# Source extract:
....

Meanwhile, the fall of Bismarck, after the accession of William II to the throne of the German Empire, was followed by the appearance of more adventurous foreign policies. Germany committed itself to colonial and commercial expansion. The German plan for a Baghdad Railway was viewed with alarm by the powers with interests in the Middle East. The German commercial rivalry with Great Britain not only brought direct trouble but nourished German desire for sea power and a large navy.

Great Britain, long in "splendid isolation" from the other European nations, was being propelled by its interests to make some move toward protective international alliance. There had been some efforts to achieve a Franco-German rapprochement, but these ultimately had no effect. In 1898 Théophile Delcassé took control of French foreign policy; he was opposed to Germany and hoped for a rapprochement with Great Britain, his object being the isolation of Germany. Friendship between Britain and France did not seem possible because of their traditional enmity and, more important, their colonial quarrels in Africa. Moreover, Great Britain and Germany were traditional friends, and the two countries were bound by dynastic and cultural ties. There had been and continued to be active expressions of Anglo-German amity, but Delcassé's diplomacy, aided by the accession (1901) of Francophile Edward VII to the British throne, ultimately bore fruit. Although Great Britain and France had been on the verge of war over the Fashoda Incident in 1898, the matter was settled and the way opened for further agreements between the two powers. Though there was no alliance, the Entente Cordiale—a friendly understanding—was arrived at in 1904.

....

# Dataset extract:
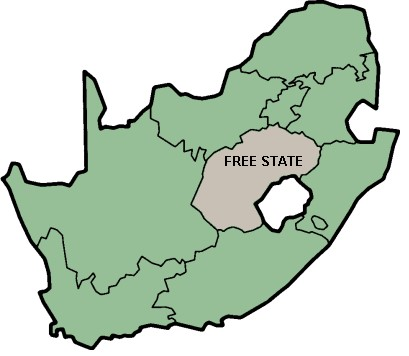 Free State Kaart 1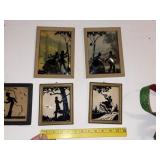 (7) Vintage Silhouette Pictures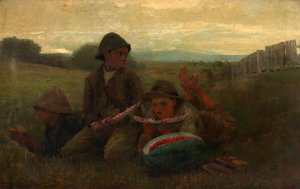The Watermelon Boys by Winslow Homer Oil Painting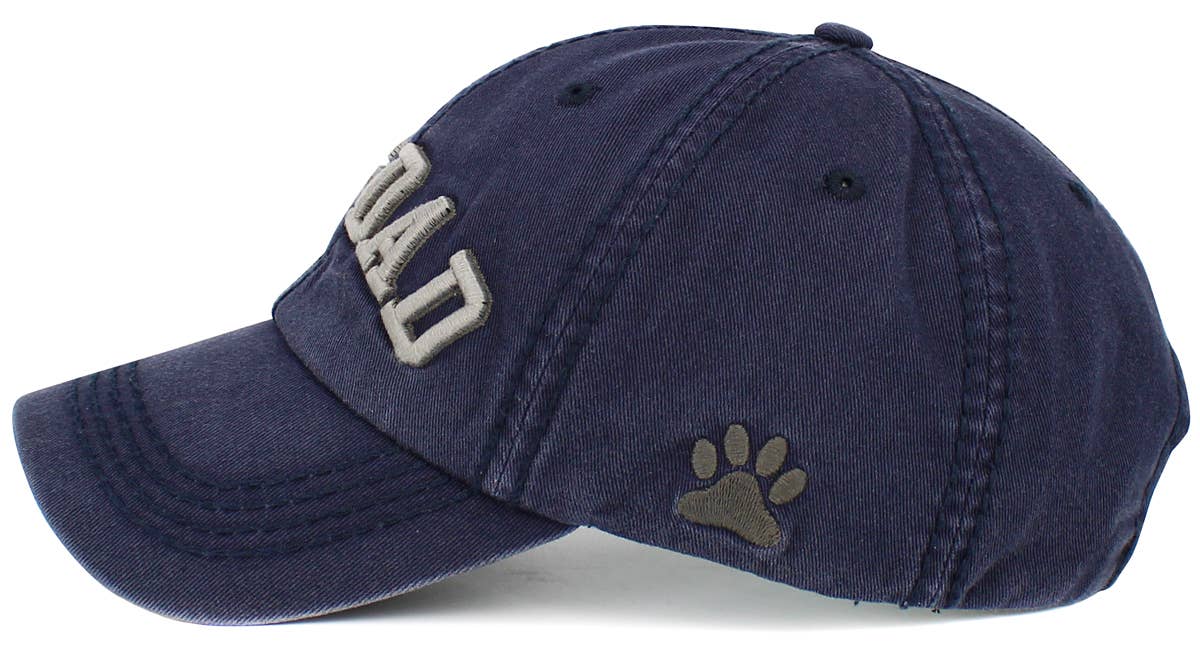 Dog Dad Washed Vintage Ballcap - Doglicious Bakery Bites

....

# Tasks to perform:
a – Retype the passage on pre-war European diplomacy, starting at "Meanwhile, the fall" and ending at "a large navy.".
b – Using the passage on pre-war European diplomacy, decide whether each statement agrees with it, answering yes or no and quoting the words that decide it: (i) Théophile Delcassé took control of French foreign policy in 1898. (ii) The efforts toward a Franco-German rapprochement succeeded. (iii) The Entente Cordiale of 1904 was a formal alliance.
c – Carry on the passage on pre-war European diplomacy from the point where it stops.
The data has no connection to the passage on pre-war European diplomacy.

# Outputs for the tasks:
a –
Meanwhile, the fall of Bismarck, after the accession of William II to the throne of the German Empire, was followed by the appearance of more adventurous foreign policies. Germany committed itself to colonial and commercial expansion. The German plan for a Baghdad Railway was viewed with alarm by the powers with interests in the Middle East. The German commercial rivalry with Great Britain not only brought direct trouble but nourished German desire for sea power and a large navy.

b –
(i) Yes: "In 1898 Théophile Delcassé took control of French foreign policy"
(ii) No: "There had been some efforts to achieve a Franco-German rapprochement, but these ultimately had no effect."
(iii) No: "Though there was no alliance, the Entente Cordiale—a friendly understanding—was arrived at in 1904."

c –
Colonial rivalries between Russia and Britain had in the late 19th cent. made those powers hostile; the field of contest was Asia—Turkish affairs, Persia, Afghanistan, China, and India. But after the defeat of Russia in the Russo-Japanese War, and particularly after Sir Edward Grey gained influence in the British foreign office, Britain came to favor a friendly settlement. This was finally achieved in the Anglo-Russian entente of 1907. That agreement created the international group opposing the Triple Alliance—France, Great Britain, and Russia had formed the Triple Entente.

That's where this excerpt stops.